» TASK STATEMENT
Under this line are the records; repeat exactly the lines starting at the one containing "Air Force Closed Sweatshirt with Embroidery" and ending at the one containing "Vampire Vape Aroma - Strawberry Burst 14ml", omitting pictures.

» AVAILABLE RECORDS
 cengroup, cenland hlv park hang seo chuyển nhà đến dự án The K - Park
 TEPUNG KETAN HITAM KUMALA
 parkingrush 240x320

* * *

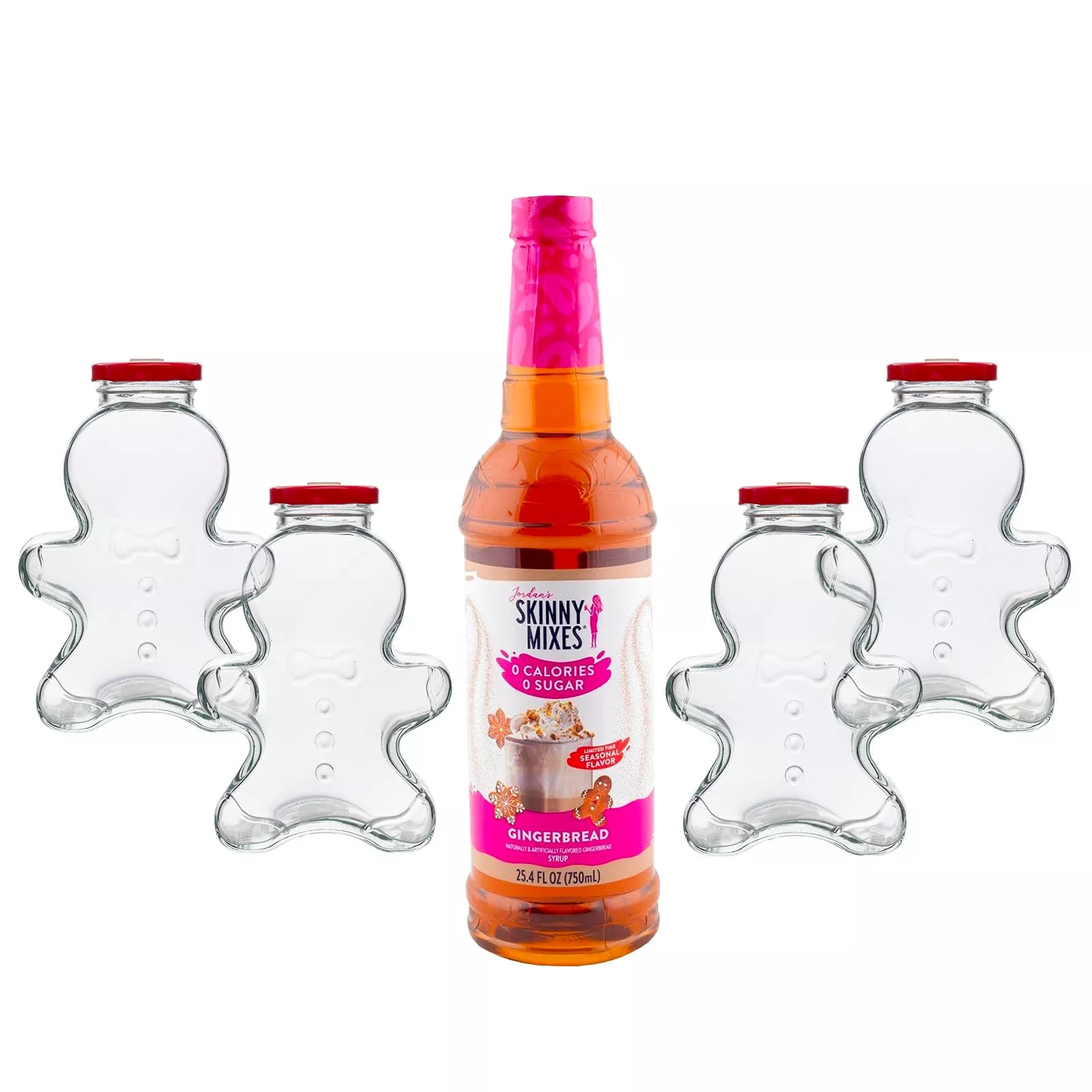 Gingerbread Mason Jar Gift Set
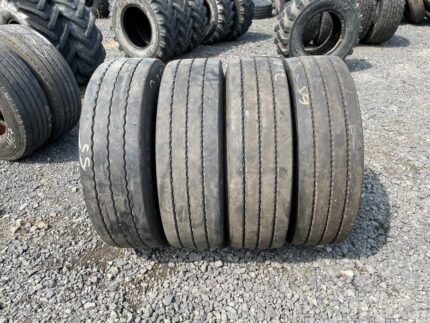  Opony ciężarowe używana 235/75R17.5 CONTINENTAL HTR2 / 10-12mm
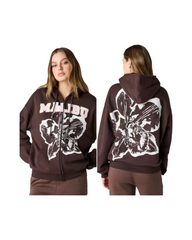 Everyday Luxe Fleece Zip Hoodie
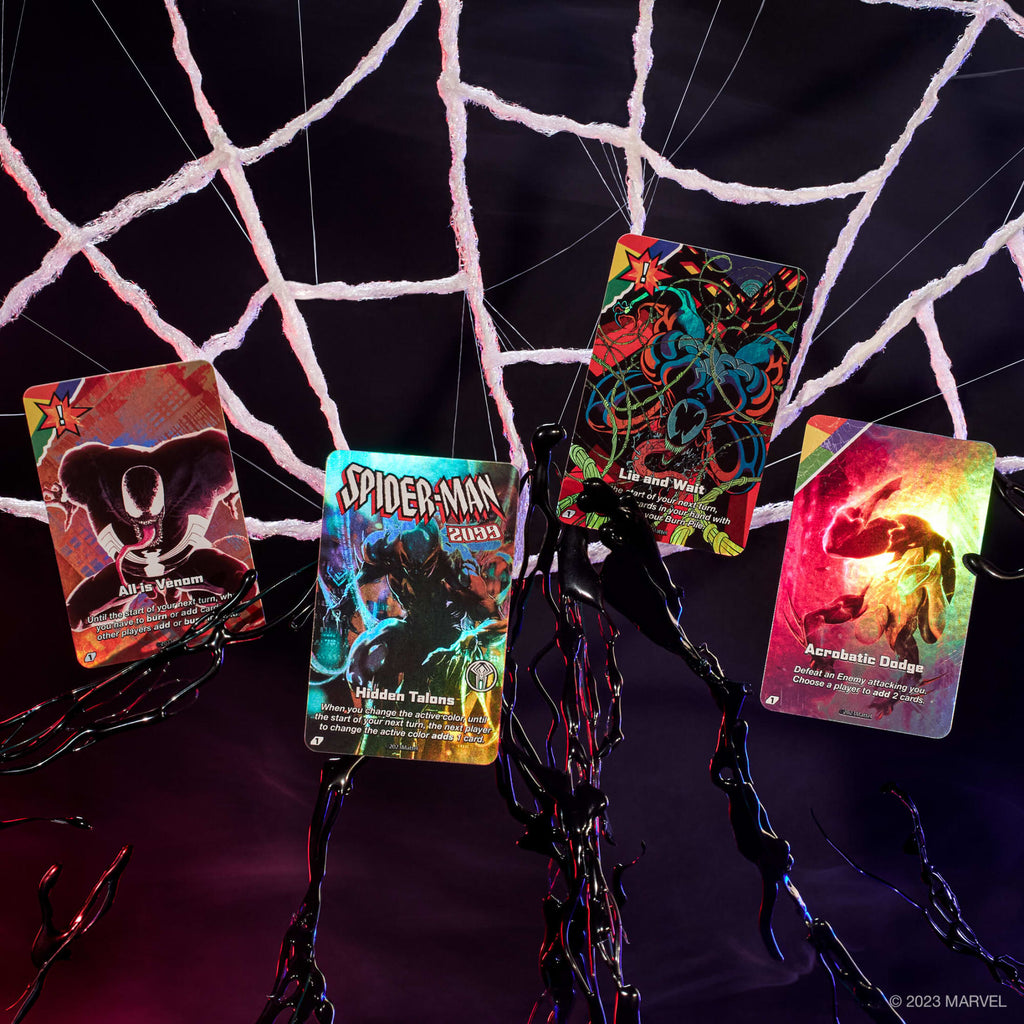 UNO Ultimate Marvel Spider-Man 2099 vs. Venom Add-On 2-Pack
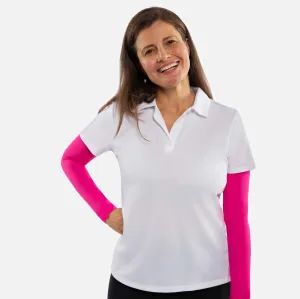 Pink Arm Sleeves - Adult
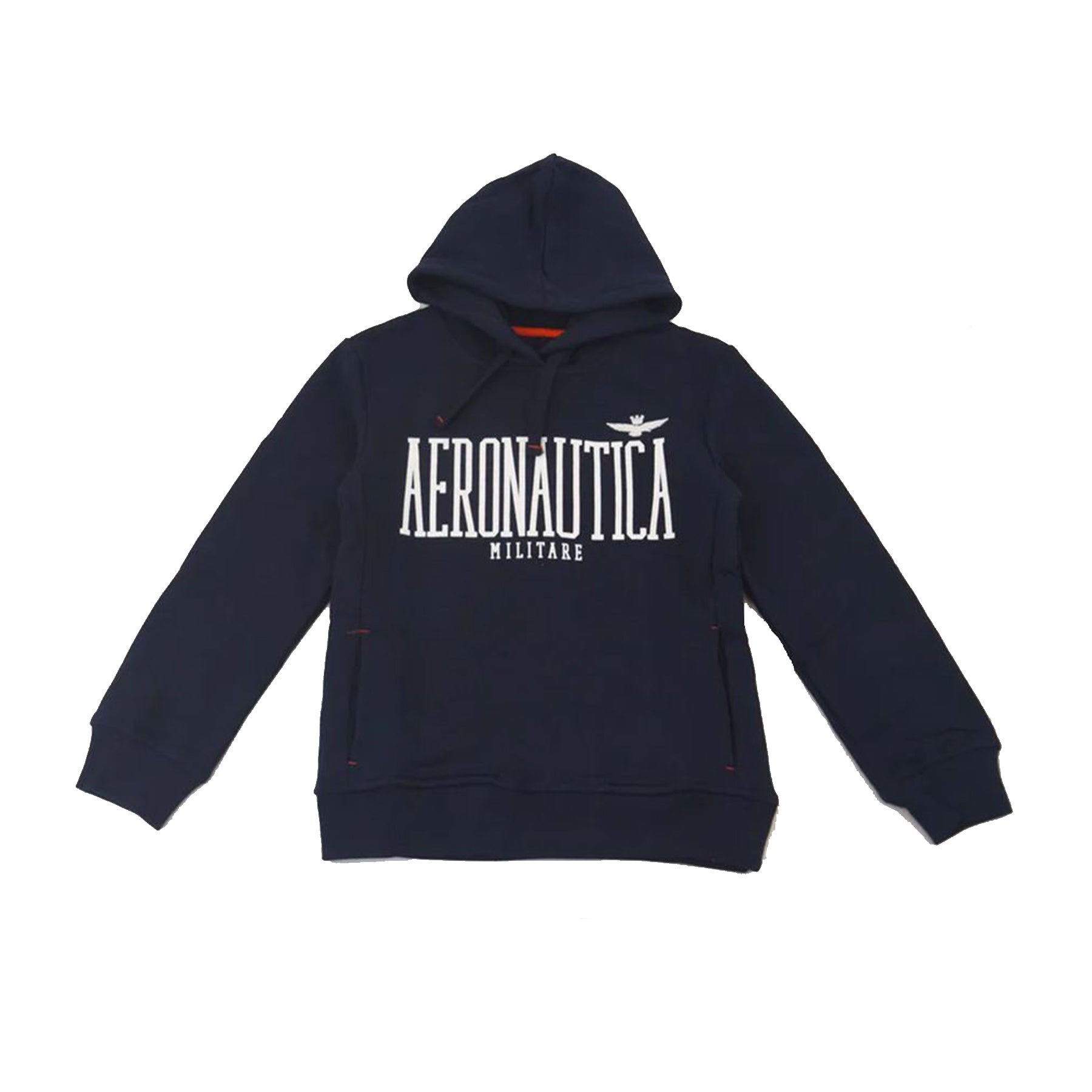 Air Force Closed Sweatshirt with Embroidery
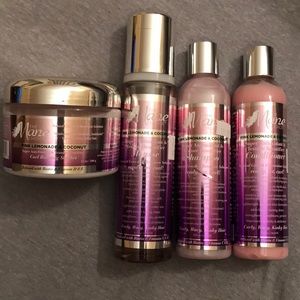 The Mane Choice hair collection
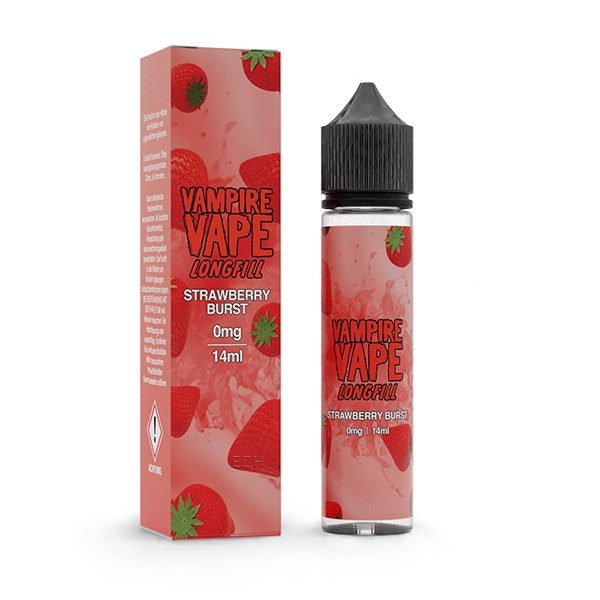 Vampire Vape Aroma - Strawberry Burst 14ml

» RESPONSE TO THIS TASK
 Air Force Closed Sweatshirt with Embroidery
 The Mane Choice hair collection
 Vampire Vape Aroma - Strawberry Burst 14ml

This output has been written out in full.